» About this task: Look for "Given this setup, evaluate" in the entries below. Write out that line and all later lines exactly, ending with the final one.

(Items listed in a dataset)
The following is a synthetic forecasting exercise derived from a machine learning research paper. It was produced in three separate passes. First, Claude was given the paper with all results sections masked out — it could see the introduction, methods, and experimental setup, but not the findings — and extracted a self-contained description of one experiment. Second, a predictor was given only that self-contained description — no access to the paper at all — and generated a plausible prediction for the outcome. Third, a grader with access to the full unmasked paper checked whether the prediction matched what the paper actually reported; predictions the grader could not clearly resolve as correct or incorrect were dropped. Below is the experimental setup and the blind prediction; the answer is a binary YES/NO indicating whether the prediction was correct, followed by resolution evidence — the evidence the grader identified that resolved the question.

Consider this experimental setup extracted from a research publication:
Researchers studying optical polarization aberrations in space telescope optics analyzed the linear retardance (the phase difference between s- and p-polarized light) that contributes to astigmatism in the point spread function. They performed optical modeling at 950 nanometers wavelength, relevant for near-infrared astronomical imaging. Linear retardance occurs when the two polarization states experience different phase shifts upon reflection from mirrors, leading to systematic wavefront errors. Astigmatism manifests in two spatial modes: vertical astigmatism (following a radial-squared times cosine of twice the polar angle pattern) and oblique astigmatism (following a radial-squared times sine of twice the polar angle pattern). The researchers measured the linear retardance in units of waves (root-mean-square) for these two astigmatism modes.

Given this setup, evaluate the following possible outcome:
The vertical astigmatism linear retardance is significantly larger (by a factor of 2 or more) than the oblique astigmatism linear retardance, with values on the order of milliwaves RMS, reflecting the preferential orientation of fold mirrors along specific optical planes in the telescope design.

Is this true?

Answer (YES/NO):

» Written solution:
Given this setup, evaluate the following possible outcome:
The vertical astigmatism linear retardance is significantly larger (by a factor of 2 or more) than the oblique astigmatism linear retardance, with values on the order of milliwaves RMS, reflecting the preferential orientation of fold mirrors along specific optical planes in the telescope design.

Is this true?

Answer (YES/NO):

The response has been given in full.